We examined the adult neural phenotypes of the Bent tail mutant mouse. The Bent tail mutant mouse was recently shown to lack a submicroscopic part of the X chromosome containing the Zic3 gene, which encodes a zinc-finger protein controlling vertebrate neural development. While nearly one-fourth of hemizygous Bent tail (Bn/Y, Zic3-deficient) mice developed neural tube defects in their midbrain and hindbrain region, the other Bn/Y mice showed apparently normal behaviour in a C57BL/6 genetic background. A battery of behavioural and eye movement tests revealed impaired spontaneous locomotor activity, reduction of muscle tone and impairments of vestibuloocular and optokinetic eye movements in these mice.
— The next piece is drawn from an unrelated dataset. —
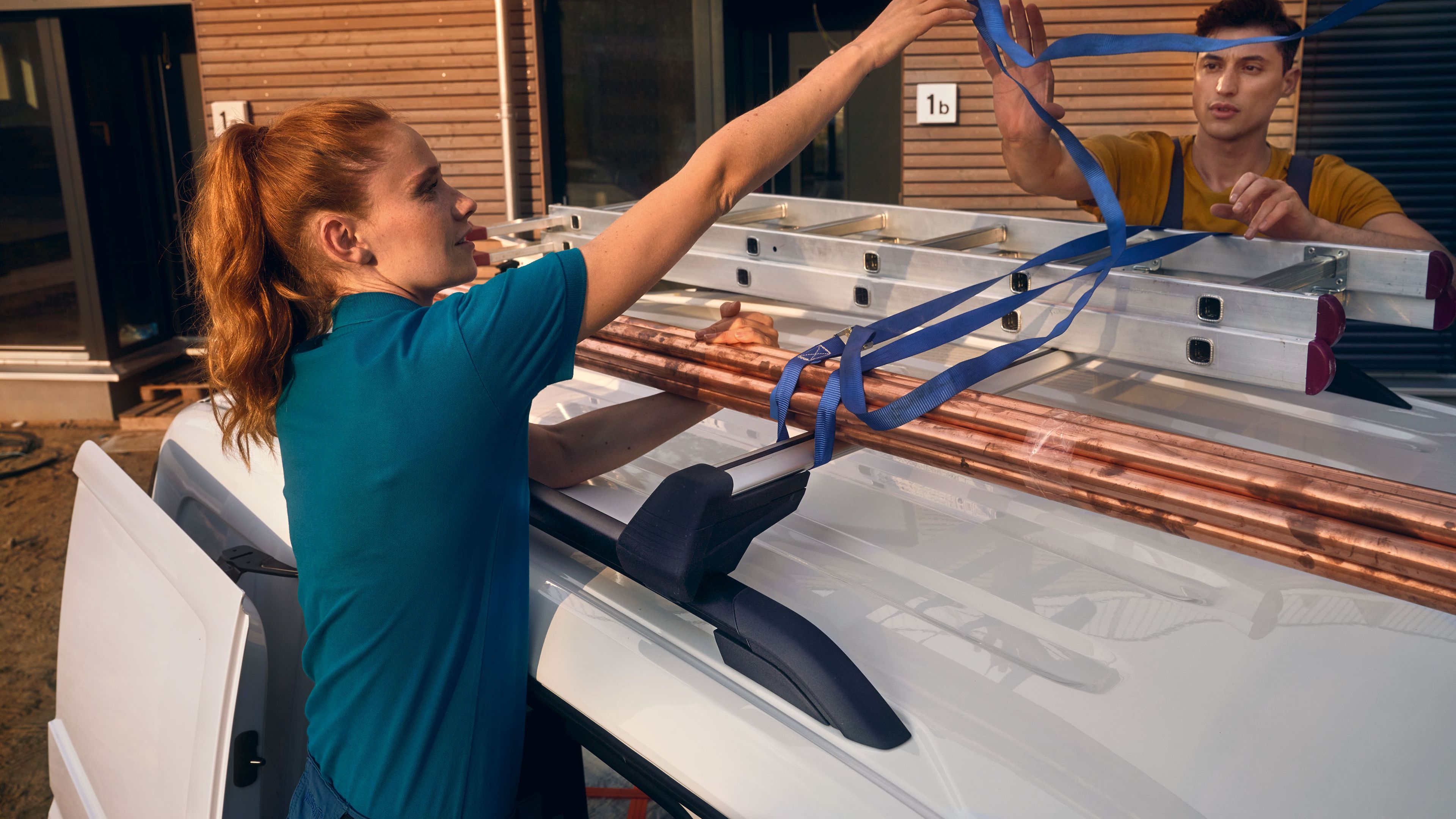 Ein Handwerker-Team fixiert eine Leiter auf der Dachreling eines VW Caddy Cargo.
Morphological examination of the mutant brain showed a significant reduction in the cell numbers in the cerebellar anterior lobe and paraflocculus–flocculus complex. Our results indicate that the cerebellar dysgenesis characterized by subregional hypoplasia affects the locomotor activity, muscle tone and eye movement control of the mice. These findings may have some clinical implications in relation to disorders characterized by cerebellar dysgenesis, such as Joubert syndrome.